Demonstration of reactivity to 200-kDa protein in human dermal extract on immunoblot analysis is the confirmatory diagnostic test that distinguishes anti-p200 pemphigoid from EBA and anti-laminin 332 mucous membrane pemphigoid, the other diseases that show floor pattern binding on salt split skin.[4,7] Distinguishing anti-p200 pemphigoid from EBA and anti-laminin 332 mucous membrane pemphigoid is important since the response to treatment and further evaluation required differ in these conditions. EBA shows poor response to treatment. Anti-laminin 332 pemphigoid needs oncological screening since it is known to be associated with malignancy.[6,7] However, the facility for immunoblot analysis for 200-kDa protein in human dermal extract is available only in a few specialized centers.
IIF microscopy knock out analysis using patient’s sera on substrates of recessive dystrophic hereditary epidermolysis bullosa skin that lacks type VII collagen and Herlitz type junctional epidermolysis bullosa skin that lacks laminin-332, may help to differentiate anti-p200 pemphigoid [Figure 2c] from EBA [Figure 2d] and anti-laminin 332 pemphigoid respectively. If a floor pattern binding is observed in salt split study, and further IIF on skin sections from recessive dystrophic hereditary epidermolysis bullosa fails to show reactivity, the diagnosis points to EBA. Since the serum from EBA patients shows pathogenic antibodies to type VII collagen, which is lacking in recessive dystrophic hereditary epidermolysis bullosa. Similarly floor pattern binding is observed in salt split study and if IIF on skin from Herlitz type junctional epidermolysis bullosa fails to show reactivity, then anti-laminin 332 pemphigoid should be considered since Herlitz type junctional epidermolysis bullosa lacks laminin 332. If floor pattern binding is visualized in salt split study and immunoreactivity along basement membrane zone is observed in both the skin sections from recessive dystrophic and Herlitz type junctional hereditary epidermolysis bullosa, then the probable diagnosis is anti-p200 pemphigoid. However, the major difficulty with this diagnostic modality is the difficulty in procuring enough of skin substrates of these rare types of epidermolysis bullosa. A negative ELISA for type VII collagen can also help to rule out EBA.

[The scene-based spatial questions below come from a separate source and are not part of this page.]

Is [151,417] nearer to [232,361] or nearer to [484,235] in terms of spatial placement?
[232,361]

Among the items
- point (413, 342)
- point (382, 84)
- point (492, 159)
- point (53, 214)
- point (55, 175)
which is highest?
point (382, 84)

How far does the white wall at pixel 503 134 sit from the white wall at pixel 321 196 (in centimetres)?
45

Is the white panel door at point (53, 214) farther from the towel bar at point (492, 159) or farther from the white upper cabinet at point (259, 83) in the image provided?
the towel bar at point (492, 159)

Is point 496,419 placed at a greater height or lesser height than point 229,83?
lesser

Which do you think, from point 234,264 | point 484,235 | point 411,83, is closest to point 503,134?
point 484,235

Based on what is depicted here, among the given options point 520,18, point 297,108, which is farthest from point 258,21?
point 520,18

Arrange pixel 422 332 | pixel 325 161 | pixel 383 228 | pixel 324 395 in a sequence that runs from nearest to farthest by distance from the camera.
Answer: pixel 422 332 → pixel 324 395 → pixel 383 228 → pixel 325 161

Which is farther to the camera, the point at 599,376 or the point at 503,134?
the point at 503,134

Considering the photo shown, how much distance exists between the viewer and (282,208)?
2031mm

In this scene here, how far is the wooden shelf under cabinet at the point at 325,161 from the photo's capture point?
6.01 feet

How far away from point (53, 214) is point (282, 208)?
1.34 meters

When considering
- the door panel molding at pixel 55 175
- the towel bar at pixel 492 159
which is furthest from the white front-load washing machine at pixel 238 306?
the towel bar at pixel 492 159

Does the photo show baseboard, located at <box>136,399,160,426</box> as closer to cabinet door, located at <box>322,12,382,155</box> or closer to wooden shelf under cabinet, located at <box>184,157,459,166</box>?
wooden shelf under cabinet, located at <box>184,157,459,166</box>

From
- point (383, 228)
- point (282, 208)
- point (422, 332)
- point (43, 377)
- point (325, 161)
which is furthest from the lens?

No standard treatment guidelines are available for anti-p200 pemphigoid. The treatment options include high potency topical steroids, systemic steroids (0.5 mg/kg/day as starting dose), and dapsone (100 mg daily).[5,6] Doxycycline, azathioprine, cyclosporine, colchicine, intravenous immunoglobulin, and ustekinumab are the other treatment options tried. Anti-p200 pemphigoid is documented to show a better prognosis than EBA and on most occasions than BP, but a more severe prognosis than previously suspected is also suggested.[6,28]
Anti-p200 pemphigoid, (considered as a rare, subepidermal autoimmune blistering disease) is likely to be more common than currently believed. The failure to differentiate the condition from EBA and BP (due to lack of facility and due to the unfamiliarity with the condition among medical practitioners) could be the reason for the reported low incidence.